_Items from a dataset_
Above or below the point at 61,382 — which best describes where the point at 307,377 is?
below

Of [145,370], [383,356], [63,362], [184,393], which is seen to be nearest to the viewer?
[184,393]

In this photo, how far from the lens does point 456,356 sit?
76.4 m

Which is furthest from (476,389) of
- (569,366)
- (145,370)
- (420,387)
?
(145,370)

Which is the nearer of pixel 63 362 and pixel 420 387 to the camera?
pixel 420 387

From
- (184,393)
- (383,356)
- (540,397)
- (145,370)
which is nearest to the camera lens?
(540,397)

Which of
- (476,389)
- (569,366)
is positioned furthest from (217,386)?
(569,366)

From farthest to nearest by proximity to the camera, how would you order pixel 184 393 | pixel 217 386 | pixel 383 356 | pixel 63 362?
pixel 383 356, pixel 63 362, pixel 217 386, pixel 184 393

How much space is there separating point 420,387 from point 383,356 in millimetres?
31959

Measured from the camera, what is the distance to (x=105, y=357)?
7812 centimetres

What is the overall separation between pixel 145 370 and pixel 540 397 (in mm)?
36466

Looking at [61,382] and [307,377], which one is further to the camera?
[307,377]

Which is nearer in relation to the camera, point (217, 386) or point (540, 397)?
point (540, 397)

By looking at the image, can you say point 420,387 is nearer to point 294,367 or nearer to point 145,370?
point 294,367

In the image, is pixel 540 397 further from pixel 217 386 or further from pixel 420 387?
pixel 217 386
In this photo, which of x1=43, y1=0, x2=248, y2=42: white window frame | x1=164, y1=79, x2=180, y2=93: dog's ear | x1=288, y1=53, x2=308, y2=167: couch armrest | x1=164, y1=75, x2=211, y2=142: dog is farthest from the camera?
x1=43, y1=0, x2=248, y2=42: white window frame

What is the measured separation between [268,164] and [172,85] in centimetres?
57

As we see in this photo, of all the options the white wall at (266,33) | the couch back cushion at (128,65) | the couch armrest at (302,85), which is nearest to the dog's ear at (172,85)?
==
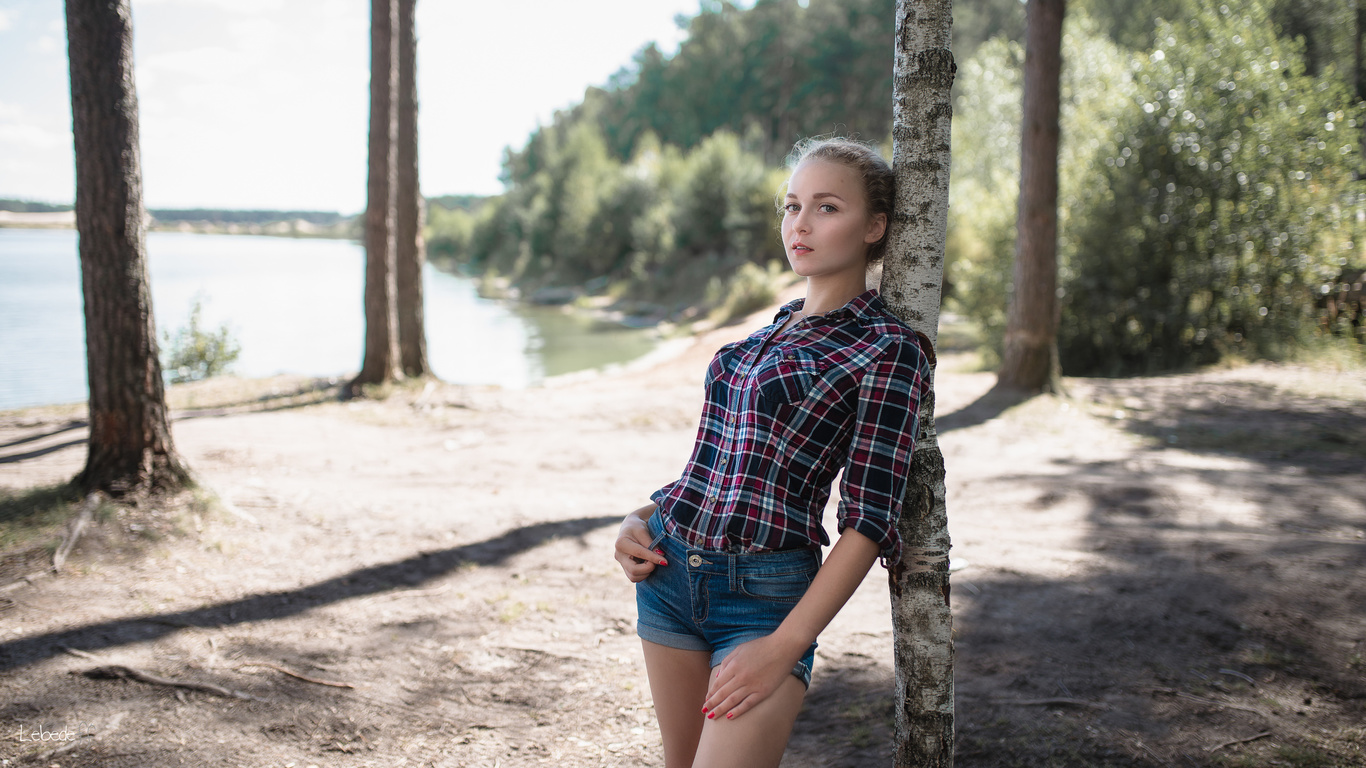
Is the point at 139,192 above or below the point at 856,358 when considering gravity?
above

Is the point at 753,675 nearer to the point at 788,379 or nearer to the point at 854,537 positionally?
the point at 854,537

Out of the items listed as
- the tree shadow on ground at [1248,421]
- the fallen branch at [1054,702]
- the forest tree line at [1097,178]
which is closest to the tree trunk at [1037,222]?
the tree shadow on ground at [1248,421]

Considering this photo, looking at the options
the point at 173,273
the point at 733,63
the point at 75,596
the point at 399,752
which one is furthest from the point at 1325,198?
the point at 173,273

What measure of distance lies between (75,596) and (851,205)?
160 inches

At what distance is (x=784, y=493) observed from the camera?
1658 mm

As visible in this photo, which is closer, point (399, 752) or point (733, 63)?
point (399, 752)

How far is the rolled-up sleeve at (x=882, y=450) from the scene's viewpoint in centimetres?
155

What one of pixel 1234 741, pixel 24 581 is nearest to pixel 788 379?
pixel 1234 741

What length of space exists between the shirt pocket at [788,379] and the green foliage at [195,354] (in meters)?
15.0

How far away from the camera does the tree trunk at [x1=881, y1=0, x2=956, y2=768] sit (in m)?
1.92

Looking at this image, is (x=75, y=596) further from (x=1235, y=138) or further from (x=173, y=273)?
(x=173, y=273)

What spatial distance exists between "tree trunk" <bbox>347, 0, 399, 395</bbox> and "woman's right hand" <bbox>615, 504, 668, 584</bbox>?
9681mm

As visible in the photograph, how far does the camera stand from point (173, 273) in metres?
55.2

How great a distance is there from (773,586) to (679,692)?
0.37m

_What to work on_
Please tally the lines of the data above that contain the string "lens". Reply with the number only.

_Solution for this exercise_
2